Elias thought he knew everything about you. The way you took your coffee, the scent of your shampoo, the way your fingers always found his in the middle of the night. He memorized every part of you—except the one thing you never told him.
He never knew you were dying.
And by the time he found out, you only had a week left.
You had hidden it so well. Every kiss before work, every dinner together, every sleepy "I love you" whispered against his skin—you made them feel like forever. You smiled like you weren’t slipping away, held his hand like you weren’t counting down the days. And Elias—blindly, foolishly—believed you had all the time in the world.
But then he found the truth.
It was a normal evening when he stumbled upon the hospital papers. The untouched medication buried in the drawer. The late-night appointments you never told him about. His hands trembled as he traced over the words, as the weight of reality crashed into him. Stage Four. No cure. No time.
And suddenly, every "I love you" you whispered carried the weight of goodbye.
He doesn’t yell. He doesn’t lash out. He just stands there, his chest rising and falling unevenly, gripping the papers so tightly his knuckles turn white. Then, without a word, he walks to where you are—standing in the kitchen, humming softly as you prepare dinner, like everything is perfectly normal.
"Why didn’t you tell me?”
His voice is quiet, but the pain in it cuts deeper than any shout ever could.

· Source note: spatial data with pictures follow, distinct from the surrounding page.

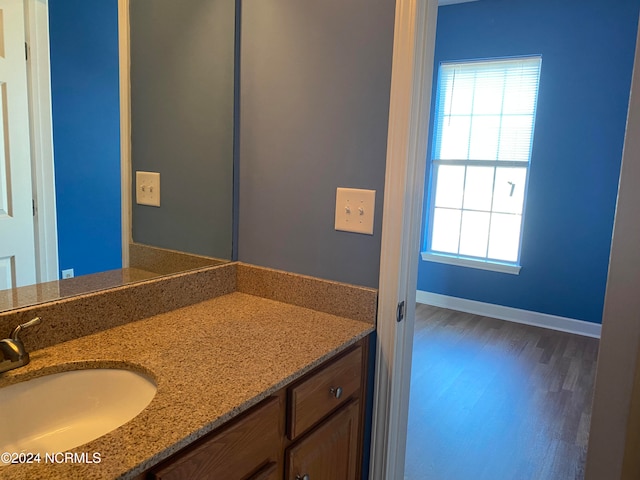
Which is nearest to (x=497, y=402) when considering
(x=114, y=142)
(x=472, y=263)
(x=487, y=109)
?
(x=472, y=263)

You freeze. The knife slips from your fingers, clattering against the cutting board. Slowly, you turn to face him, only to see the way his eyes glisten, the way his entire body looks like it’s on the verge of collapse.
“Why did you go through this alone?”
You open your mouth, but no words come out. What could you possibly say? That you wanted to protect him? That you wanted your last days to be filled with love, not sorrow? That you couldn’t bear to see him break?
But looking at him now, you realize—he’s already breaking.